Health professionals are on the frontline of care. They splint broken bones, prescribe medicines for coughs, and operate on failing organs. In many situations, they work in reaction to an illness, an injury, or a harmful condition. They serve as advisors and guides, helping patients recover, get healthy, and go back to their lives.
Health professionals are on the frontline of care. They splint broken bones, prescribe medicines for coughs, and operate on failing organs. In many situations, they work in reaction to an illness, an injury, or a harmful condition. They serve as advisors and guides, helping patients recover, get healthy, and go back to their lives. But what if health professionals were able to work proactively with their patients?
The world is now full of new technologies, instant communication, and wearable devices that monitor health data in real time outside of the doctor’s office or hospital. As this technology changes our daily lives, healthcare professionals must adapt to a new reality in medicine — a patient-centric healthcare model.
To help patients reach and maintain their optimum level of health, healthcare professionals need to support and utilize the tools gaining prominence in our tech-savvy society. More importantly, they need to become primary motivators in healthy living, not just advisors in times of need.
Tools for Building Proactive Patients
Many tools and technologies are available for patients to make the process of getting and staying healthy easier (and sometimes even enjoyable!), including:
Wearable technology: Wearable technology has become increasingly popular over the past decade as devices have become more convenient and fun. These gadgets can track sleep, nutrition, water intake, and exercise. Many have interactive apps and websites that add to the user experience. These devices are a great way for users to become more aware of their health and fitness, and they motivate users to strive to outdo their previous accomplishments.
Medication reminders: Following medication requirements can be difficult for patients once they leave the office. GlowCaps are placed over the lids of prescription pill bottles and synced with a smartphone or a wireless light in patients’ homes to remind them to take their medication at a specified time.
PillPack aims to simplify the entire prescription process by making it easier to order, receive, and actually take medication. The medication can be delivered to the patient’s door in convenient, clearly labeled packets. Both of these innovative tools take the hassle out of medication sorting and scheduling for busy or forgetful patients.
Telemedicine resources: Nearly everyone has experienced a health concern that needs quick attention, only to find that the doctor can’t return a call immediately. New telemedicine solutions like HealthTap, Doctor On Demand, and First Opinion help put patients in touch with experienced physicians through phone, text, or online chatting. MedWhat offers valuable information that helps patients decipher confusing medical jargon. These resources may not be fun games, but they quickly satisfy patients’ needs and provide instant feedback.
Nutrition guides: Nutrition is at the root of most chronic health problems, yet diet is a hard habit to change. Fads come and go. Counting calories or keeping food journals can be a lot of work.
A new company called Rise is simplifying nutrition by allowing users to take pictures of their food and get feedback on their diet from a personal nutritionist. So instead of posting pictures of meals to Instagram, users can get useful tips and advice that helps them stay on track to meet their nutrition goals.
Rewards programs: Getting fit is a lot more fun when there’s an incentive behind it. Many people excel when challenged, and rewards programs are a great way to receive prizes for being active and healthy. Whether it’s a customized group program through an employer or individuals looking for a challenge, sites like EveryMove, AchieveMint, and Earndit can provide extra monetary motivation to get users going.

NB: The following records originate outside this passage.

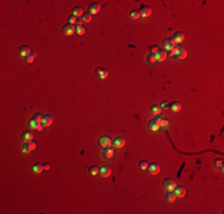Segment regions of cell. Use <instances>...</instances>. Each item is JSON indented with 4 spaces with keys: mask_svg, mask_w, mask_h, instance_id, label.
I'll use <instances>...</instances> for the list:
<instances>
[{
    "mask_svg": "<svg viewBox=\"0 0 224 214\" xmlns=\"http://www.w3.org/2000/svg\"><path fill=\"white\" fill-rule=\"evenodd\" d=\"M169 56H172V57L175 56L178 60H185L186 56H187V51L183 47H174V48L171 50Z\"/></svg>",
    "mask_w": 224,
    "mask_h": 214,
    "instance_id": "cell-1",
    "label": "cell"
},
{
    "mask_svg": "<svg viewBox=\"0 0 224 214\" xmlns=\"http://www.w3.org/2000/svg\"><path fill=\"white\" fill-rule=\"evenodd\" d=\"M162 184H163V188H164L166 191H173L175 189V187H177V182L173 179H169V177L164 179Z\"/></svg>",
    "mask_w": 224,
    "mask_h": 214,
    "instance_id": "cell-2",
    "label": "cell"
},
{
    "mask_svg": "<svg viewBox=\"0 0 224 214\" xmlns=\"http://www.w3.org/2000/svg\"><path fill=\"white\" fill-rule=\"evenodd\" d=\"M98 144H99V146H102L103 149L110 147L112 145V139L109 136H100L98 139Z\"/></svg>",
    "mask_w": 224,
    "mask_h": 214,
    "instance_id": "cell-3",
    "label": "cell"
},
{
    "mask_svg": "<svg viewBox=\"0 0 224 214\" xmlns=\"http://www.w3.org/2000/svg\"><path fill=\"white\" fill-rule=\"evenodd\" d=\"M41 119H42V115L39 114V113H37V114H35L31 119H30V126L33 129V130H37L41 125H42V121H41Z\"/></svg>",
    "mask_w": 224,
    "mask_h": 214,
    "instance_id": "cell-4",
    "label": "cell"
},
{
    "mask_svg": "<svg viewBox=\"0 0 224 214\" xmlns=\"http://www.w3.org/2000/svg\"><path fill=\"white\" fill-rule=\"evenodd\" d=\"M32 139H33V133L31 131H29V130L23 131V133H21V141L24 143H30L32 142Z\"/></svg>",
    "mask_w": 224,
    "mask_h": 214,
    "instance_id": "cell-5",
    "label": "cell"
},
{
    "mask_svg": "<svg viewBox=\"0 0 224 214\" xmlns=\"http://www.w3.org/2000/svg\"><path fill=\"white\" fill-rule=\"evenodd\" d=\"M74 32H75V27L72 24H66L62 27V33L66 36H72V35H74Z\"/></svg>",
    "mask_w": 224,
    "mask_h": 214,
    "instance_id": "cell-6",
    "label": "cell"
},
{
    "mask_svg": "<svg viewBox=\"0 0 224 214\" xmlns=\"http://www.w3.org/2000/svg\"><path fill=\"white\" fill-rule=\"evenodd\" d=\"M162 47H163L164 50H172L175 47V43L172 38H164L163 42H162Z\"/></svg>",
    "mask_w": 224,
    "mask_h": 214,
    "instance_id": "cell-7",
    "label": "cell"
},
{
    "mask_svg": "<svg viewBox=\"0 0 224 214\" xmlns=\"http://www.w3.org/2000/svg\"><path fill=\"white\" fill-rule=\"evenodd\" d=\"M103 156L106 158V159H112L113 156H114V150L113 147L110 146V147H105L104 151H103Z\"/></svg>",
    "mask_w": 224,
    "mask_h": 214,
    "instance_id": "cell-8",
    "label": "cell"
},
{
    "mask_svg": "<svg viewBox=\"0 0 224 214\" xmlns=\"http://www.w3.org/2000/svg\"><path fill=\"white\" fill-rule=\"evenodd\" d=\"M99 174L103 176V177H109V176L112 174V170H111V168L110 167H107V165H104L99 169Z\"/></svg>",
    "mask_w": 224,
    "mask_h": 214,
    "instance_id": "cell-9",
    "label": "cell"
},
{
    "mask_svg": "<svg viewBox=\"0 0 224 214\" xmlns=\"http://www.w3.org/2000/svg\"><path fill=\"white\" fill-rule=\"evenodd\" d=\"M148 170H149V173L151 174V175H157L158 173H160V167H158V164H156V163H149V165H148Z\"/></svg>",
    "mask_w": 224,
    "mask_h": 214,
    "instance_id": "cell-10",
    "label": "cell"
},
{
    "mask_svg": "<svg viewBox=\"0 0 224 214\" xmlns=\"http://www.w3.org/2000/svg\"><path fill=\"white\" fill-rule=\"evenodd\" d=\"M41 121H42V125H43V126L47 127V126H50V125L53 124V118L50 117L49 114H44V115H42Z\"/></svg>",
    "mask_w": 224,
    "mask_h": 214,
    "instance_id": "cell-11",
    "label": "cell"
},
{
    "mask_svg": "<svg viewBox=\"0 0 224 214\" xmlns=\"http://www.w3.org/2000/svg\"><path fill=\"white\" fill-rule=\"evenodd\" d=\"M138 12H140V16H141V17L147 18V17H149V16H150L151 12H153V11H151V9H150V7H148V6H142V7H141V10H140Z\"/></svg>",
    "mask_w": 224,
    "mask_h": 214,
    "instance_id": "cell-12",
    "label": "cell"
},
{
    "mask_svg": "<svg viewBox=\"0 0 224 214\" xmlns=\"http://www.w3.org/2000/svg\"><path fill=\"white\" fill-rule=\"evenodd\" d=\"M99 11H100V5L98 3H92L88 7L90 14H97V13H99Z\"/></svg>",
    "mask_w": 224,
    "mask_h": 214,
    "instance_id": "cell-13",
    "label": "cell"
},
{
    "mask_svg": "<svg viewBox=\"0 0 224 214\" xmlns=\"http://www.w3.org/2000/svg\"><path fill=\"white\" fill-rule=\"evenodd\" d=\"M31 53H32L31 49L29 48V47H26V45H21V47L19 48V54H20L21 56H23L24 58H25V57H27L29 55H31Z\"/></svg>",
    "mask_w": 224,
    "mask_h": 214,
    "instance_id": "cell-14",
    "label": "cell"
},
{
    "mask_svg": "<svg viewBox=\"0 0 224 214\" xmlns=\"http://www.w3.org/2000/svg\"><path fill=\"white\" fill-rule=\"evenodd\" d=\"M155 57H156V61L158 62H163L166 58H167V53L164 50H158L157 53L155 54Z\"/></svg>",
    "mask_w": 224,
    "mask_h": 214,
    "instance_id": "cell-15",
    "label": "cell"
},
{
    "mask_svg": "<svg viewBox=\"0 0 224 214\" xmlns=\"http://www.w3.org/2000/svg\"><path fill=\"white\" fill-rule=\"evenodd\" d=\"M172 39L174 41V43H181V42H184V39H185V35H184L183 32L178 31V32H175L174 35H173V38H172Z\"/></svg>",
    "mask_w": 224,
    "mask_h": 214,
    "instance_id": "cell-16",
    "label": "cell"
},
{
    "mask_svg": "<svg viewBox=\"0 0 224 214\" xmlns=\"http://www.w3.org/2000/svg\"><path fill=\"white\" fill-rule=\"evenodd\" d=\"M125 145V139L123 137H116L113 139V146L116 147H123Z\"/></svg>",
    "mask_w": 224,
    "mask_h": 214,
    "instance_id": "cell-17",
    "label": "cell"
},
{
    "mask_svg": "<svg viewBox=\"0 0 224 214\" xmlns=\"http://www.w3.org/2000/svg\"><path fill=\"white\" fill-rule=\"evenodd\" d=\"M173 191H174V193H175V195L177 196H179V197H184L185 195H186V189L184 188V187H181V186H177L175 187V189L174 190H173Z\"/></svg>",
    "mask_w": 224,
    "mask_h": 214,
    "instance_id": "cell-18",
    "label": "cell"
},
{
    "mask_svg": "<svg viewBox=\"0 0 224 214\" xmlns=\"http://www.w3.org/2000/svg\"><path fill=\"white\" fill-rule=\"evenodd\" d=\"M148 126L151 131H157L158 129H160V124H158L155 119H151L149 123H148Z\"/></svg>",
    "mask_w": 224,
    "mask_h": 214,
    "instance_id": "cell-19",
    "label": "cell"
},
{
    "mask_svg": "<svg viewBox=\"0 0 224 214\" xmlns=\"http://www.w3.org/2000/svg\"><path fill=\"white\" fill-rule=\"evenodd\" d=\"M169 107H171V109L173 111V112H179V111L181 109V104L178 102V101H173L169 104Z\"/></svg>",
    "mask_w": 224,
    "mask_h": 214,
    "instance_id": "cell-20",
    "label": "cell"
},
{
    "mask_svg": "<svg viewBox=\"0 0 224 214\" xmlns=\"http://www.w3.org/2000/svg\"><path fill=\"white\" fill-rule=\"evenodd\" d=\"M96 74H97V75H98L100 79H106V77H107V75H109V73H107L104 68H97Z\"/></svg>",
    "mask_w": 224,
    "mask_h": 214,
    "instance_id": "cell-21",
    "label": "cell"
},
{
    "mask_svg": "<svg viewBox=\"0 0 224 214\" xmlns=\"http://www.w3.org/2000/svg\"><path fill=\"white\" fill-rule=\"evenodd\" d=\"M160 112H161L160 105H153V106L150 107V113H151V115H158V114H160Z\"/></svg>",
    "mask_w": 224,
    "mask_h": 214,
    "instance_id": "cell-22",
    "label": "cell"
},
{
    "mask_svg": "<svg viewBox=\"0 0 224 214\" xmlns=\"http://www.w3.org/2000/svg\"><path fill=\"white\" fill-rule=\"evenodd\" d=\"M43 169H44V167H43V163H35L33 168H32V170L36 173V174H41L43 171Z\"/></svg>",
    "mask_w": 224,
    "mask_h": 214,
    "instance_id": "cell-23",
    "label": "cell"
},
{
    "mask_svg": "<svg viewBox=\"0 0 224 214\" xmlns=\"http://www.w3.org/2000/svg\"><path fill=\"white\" fill-rule=\"evenodd\" d=\"M166 199H167V201H169V202H174V200L177 199V195H175L174 191H167Z\"/></svg>",
    "mask_w": 224,
    "mask_h": 214,
    "instance_id": "cell-24",
    "label": "cell"
},
{
    "mask_svg": "<svg viewBox=\"0 0 224 214\" xmlns=\"http://www.w3.org/2000/svg\"><path fill=\"white\" fill-rule=\"evenodd\" d=\"M72 12H73V16H75L76 18L78 17H80V16H82V9H81V7H79V6H75L74 7V9H73V11H72Z\"/></svg>",
    "mask_w": 224,
    "mask_h": 214,
    "instance_id": "cell-25",
    "label": "cell"
},
{
    "mask_svg": "<svg viewBox=\"0 0 224 214\" xmlns=\"http://www.w3.org/2000/svg\"><path fill=\"white\" fill-rule=\"evenodd\" d=\"M36 57H37V54H36V53H31V55H29L27 57H25L24 61L26 63H33L35 60H36Z\"/></svg>",
    "mask_w": 224,
    "mask_h": 214,
    "instance_id": "cell-26",
    "label": "cell"
},
{
    "mask_svg": "<svg viewBox=\"0 0 224 214\" xmlns=\"http://www.w3.org/2000/svg\"><path fill=\"white\" fill-rule=\"evenodd\" d=\"M75 32L79 35V36H84L86 33V29L82 26V25H76L75 27Z\"/></svg>",
    "mask_w": 224,
    "mask_h": 214,
    "instance_id": "cell-27",
    "label": "cell"
},
{
    "mask_svg": "<svg viewBox=\"0 0 224 214\" xmlns=\"http://www.w3.org/2000/svg\"><path fill=\"white\" fill-rule=\"evenodd\" d=\"M222 164H223V158L222 157H218V158H215L213 159V167L217 169V168H219V167H222Z\"/></svg>",
    "mask_w": 224,
    "mask_h": 214,
    "instance_id": "cell-28",
    "label": "cell"
},
{
    "mask_svg": "<svg viewBox=\"0 0 224 214\" xmlns=\"http://www.w3.org/2000/svg\"><path fill=\"white\" fill-rule=\"evenodd\" d=\"M88 171H90V175L96 176V175H98V174H99V169H98L97 167H94V165H92V167H90Z\"/></svg>",
    "mask_w": 224,
    "mask_h": 214,
    "instance_id": "cell-29",
    "label": "cell"
},
{
    "mask_svg": "<svg viewBox=\"0 0 224 214\" xmlns=\"http://www.w3.org/2000/svg\"><path fill=\"white\" fill-rule=\"evenodd\" d=\"M91 20H92V14H90L88 12L82 14V21L84 23H90Z\"/></svg>",
    "mask_w": 224,
    "mask_h": 214,
    "instance_id": "cell-30",
    "label": "cell"
},
{
    "mask_svg": "<svg viewBox=\"0 0 224 214\" xmlns=\"http://www.w3.org/2000/svg\"><path fill=\"white\" fill-rule=\"evenodd\" d=\"M67 20H68V24H72V25L78 23V18L75 16H73V14H70V16L67 18Z\"/></svg>",
    "mask_w": 224,
    "mask_h": 214,
    "instance_id": "cell-31",
    "label": "cell"
},
{
    "mask_svg": "<svg viewBox=\"0 0 224 214\" xmlns=\"http://www.w3.org/2000/svg\"><path fill=\"white\" fill-rule=\"evenodd\" d=\"M130 18L134 19V20L138 19V18H140V12H138V11H136V10L131 11V12H130Z\"/></svg>",
    "mask_w": 224,
    "mask_h": 214,
    "instance_id": "cell-32",
    "label": "cell"
},
{
    "mask_svg": "<svg viewBox=\"0 0 224 214\" xmlns=\"http://www.w3.org/2000/svg\"><path fill=\"white\" fill-rule=\"evenodd\" d=\"M148 165H149V163L147 161H141L140 163H138V167H140V169H142V170H146V169H148Z\"/></svg>",
    "mask_w": 224,
    "mask_h": 214,
    "instance_id": "cell-33",
    "label": "cell"
},
{
    "mask_svg": "<svg viewBox=\"0 0 224 214\" xmlns=\"http://www.w3.org/2000/svg\"><path fill=\"white\" fill-rule=\"evenodd\" d=\"M168 125H169V121H168V119H166V118H163V119L161 120V123H160V127H162V129H166V127H168Z\"/></svg>",
    "mask_w": 224,
    "mask_h": 214,
    "instance_id": "cell-34",
    "label": "cell"
},
{
    "mask_svg": "<svg viewBox=\"0 0 224 214\" xmlns=\"http://www.w3.org/2000/svg\"><path fill=\"white\" fill-rule=\"evenodd\" d=\"M21 151H23L24 153H29L31 150H30V146H29V143H24L23 145V149H21Z\"/></svg>",
    "mask_w": 224,
    "mask_h": 214,
    "instance_id": "cell-35",
    "label": "cell"
},
{
    "mask_svg": "<svg viewBox=\"0 0 224 214\" xmlns=\"http://www.w3.org/2000/svg\"><path fill=\"white\" fill-rule=\"evenodd\" d=\"M148 62H149V63H151V64L156 62V57H155V55H154V54H151V55H149V56H148Z\"/></svg>",
    "mask_w": 224,
    "mask_h": 214,
    "instance_id": "cell-36",
    "label": "cell"
},
{
    "mask_svg": "<svg viewBox=\"0 0 224 214\" xmlns=\"http://www.w3.org/2000/svg\"><path fill=\"white\" fill-rule=\"evenodd\" d=\"M149 49H150V51H151V53H153V54H156L157 51L160 50V49H158V47H157V45H151Z\"/></svg>",
    "mask_w": 224,
    "mask_h": 214,
    "instance_id": "cell-37",
    "label": "cell"
},
{
    "mask_svg": "<svg viewBox=\"0 0 224 214\" xmlns=\"http://www.w3.org/2000/svg\"><path fill=\"white\" fill-rule=\"evenodd\" d=\"M29 146H30V150L32 151V150H35L36 147H37V143H36V142H30V143H29Z\"/></svg>",
    "mask_w": 224,
    "mask_h": 214,
    "instance_id": "cell-38",
    "label": "cell"
},
{
    "mask_svg": "<svg viewBox=\"0 0 224 214\" xmlns=\"http://www.w3.org/2000/svg\"><path fill=\"white\" fill-rule=\"evenodd\" d=\"M167 105H168V104L164 101V102H161V104H160V107H161V108H167V107H166Z\"/></svg>",
    "mask_w": 224,
    "mask_h": 214,
    "instance_id": "cell-39",
    "label": "cell"
},
{
    "mask_svg": "<svg viewBox=\"0 0 224 214\" xmlns=\"http://www.w3.org/2000/svg\"><path fill=\"white\" fill-rule=\"evenodd\" d=\"M43 167H44V169H45V170H49V169H50V165H49V163H43Z\"/></svg>",
    "mask_w": 224,
    "mask_h": 214,
    "instance_id": "cell-40",
    "label": "cell"
}]
</instances>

Practical Advice for Professionals
A new healthcare model means an adjustment period for healthcare professionals. Here are a few tips for this transition:
1. Technology is your friend. Patients are using technology to guide and advise them on their health and fitness. While many experts might see these programs and devices as disruptive to the healthcare system, they can be incredibly beneficial for building strong patient-physician relationships. Utilize the in-depth information these technologies provide, and discuss with your patients how they can get the most out of various devices in fun, proactive ways.
2. Encourage lifestyle changes. Many patients struggle to stick to a health plan because they fail to understand that quick fixes don’t guarantee long-term improvements. Encouraging patients to make lifestyle and behavioral changes is prevalent in most health plans, but old habits can be difficult to break.

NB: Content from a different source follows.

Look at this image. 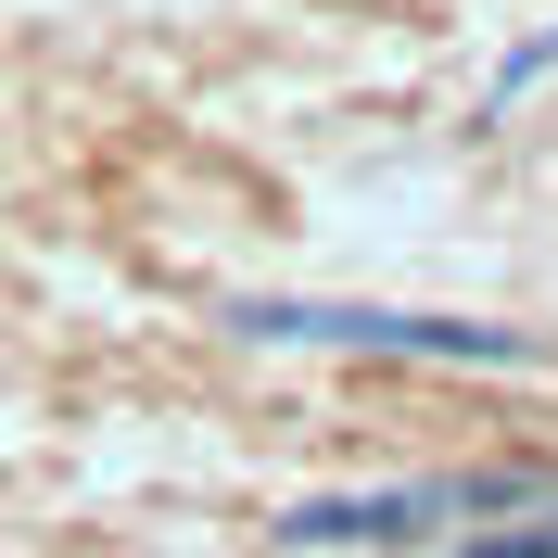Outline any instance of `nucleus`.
<instances>
[{"label": "nucleus", "instance_id": "f257e3e1", "mask_svg": "<svg viewBox=\"0 0 558 558\" xmlns=\"http://www.w3.org/2000/svg\"><path fill=\"white\" fill-rule=\"evenodd\" d=\"M229 330L254 343H368V355H457V368H521V330L483 317H407V305H229Z\"/></svg>", "mask_w": 558, "mask_h": 558}, {"label": "nucleus", "instance_id": "f03ea898", "mask_svg": "<svg viewBox=\"0 0 558 558\" xmlns=\"http://www.w3.org/2000/svg\"><path fill=\"white\" fill-rule=\"evenodd\" d=\"M521 470H470V483H393V495H305L292 508V546H407V533H445V521H508L521 508Z\"/></svg>", "mask_w": 558, "mask_h": 558}, {"label": "nucleus", "instance_id": "7ed1b4c3", "mask_svg": "<svg viewBox=\"0 0 558 558\" xmlns=\"http://www.w3.org/2000/svg\"><path fill=\"white\" fill-rule=\"evenodd\" d=\"M457 558H558V521H533V533H470Z\"/></svg>", "mask_w": 558, "mask_h": 558}]
</instances>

Educate patients on how to identify and change or replace their harmful behaviors. Encourage them to stay motivated in their quest to improve their long-term health.
3. Utilize online resources. Many Americans turn to the Internet for their health-related questions and concerns, largely because of the convenience and timely information. Offering your patients online access to your guidance is a great way to get your advice, opinions, and information to them efficiently.
Actively connect with them on social media, start a blog, or offer options to communicate via email or text. If you want to be your patients’ most trusted advisor and motivator, you’ve got to be as accessible as WebMD.
Healthcare professionals are certainly not going to be replaced by technology, but they must take advantage of programs and devices that can help them treat and motivate their patients better. By educating patients and embracing health technology, they can help make healthier living fun, which increases the chances that patients will make their health a priority.